Would notebook's clues have headed off 9-11?
Published: 9/11/07, 12:30 AM EDT
By Greg Gordon
WASHINGTON _ Two numbers scrawled in a notebook that belonged to terrorism suspect Zacarias Moussaoui could have given the FBI a chance to identify several of the Sept. 11 hijackers before they struck six years ago, according to officials who are familiar with the bureau's massive investigation of the attacks.
The notebook entries recorded the control numbers for two Western Union wire transfers in which suspected al-Qaida coordinator Ramzi Binalshibh, using an alias, sent Moussaoui $14,000 from Germany in early August 2001, before he went to a Minnesota flight school to learn to fly a Boeing 747 jumbo jet.
A check of Western Union records probably would have uncovered other wires in the preceding days for similar sums of money to Binalshibh _ who'd been turned away at the U.S. border four times because he was a suspected terrorist _
from an al-Qaida paymaster in Dubai.
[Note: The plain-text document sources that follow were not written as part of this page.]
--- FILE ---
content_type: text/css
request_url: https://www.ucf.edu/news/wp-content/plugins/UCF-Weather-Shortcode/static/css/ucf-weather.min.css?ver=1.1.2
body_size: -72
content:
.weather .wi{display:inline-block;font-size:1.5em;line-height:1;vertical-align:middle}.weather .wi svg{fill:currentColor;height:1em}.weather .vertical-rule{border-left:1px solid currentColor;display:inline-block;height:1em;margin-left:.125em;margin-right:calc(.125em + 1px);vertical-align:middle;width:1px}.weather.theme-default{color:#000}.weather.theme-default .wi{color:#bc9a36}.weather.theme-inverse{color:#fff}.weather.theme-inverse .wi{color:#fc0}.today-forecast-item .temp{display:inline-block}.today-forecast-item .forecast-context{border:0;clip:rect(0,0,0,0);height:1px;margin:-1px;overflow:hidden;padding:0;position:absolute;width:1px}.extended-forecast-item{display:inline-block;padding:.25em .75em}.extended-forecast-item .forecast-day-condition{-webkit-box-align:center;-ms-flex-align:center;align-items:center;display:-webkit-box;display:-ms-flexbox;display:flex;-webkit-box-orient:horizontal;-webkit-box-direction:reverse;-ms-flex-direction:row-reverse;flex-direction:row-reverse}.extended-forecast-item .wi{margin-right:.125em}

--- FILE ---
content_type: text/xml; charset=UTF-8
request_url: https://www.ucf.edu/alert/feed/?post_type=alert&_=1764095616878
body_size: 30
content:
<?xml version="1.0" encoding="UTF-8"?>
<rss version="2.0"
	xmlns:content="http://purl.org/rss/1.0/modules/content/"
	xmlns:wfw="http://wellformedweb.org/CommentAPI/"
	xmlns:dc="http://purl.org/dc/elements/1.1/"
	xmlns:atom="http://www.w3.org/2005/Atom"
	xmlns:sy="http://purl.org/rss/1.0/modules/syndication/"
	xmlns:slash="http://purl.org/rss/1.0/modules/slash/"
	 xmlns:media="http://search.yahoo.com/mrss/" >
On one of those receipts, the paymaster listed a phone number in the United Arab Emirates that several of the hijackers had called from Florida.
FBI headquarters, however, rejected Minneapolis FBI field agents' repeated requests for a national security warrant to search Moussaoui's belongings after he was arrested on Aug. 16, 2001.
One agent, Harry Samit, was so convinced that Moussaoui was a terrorist that he sent scores of messages to FBI headquarters pressing for a search warrant.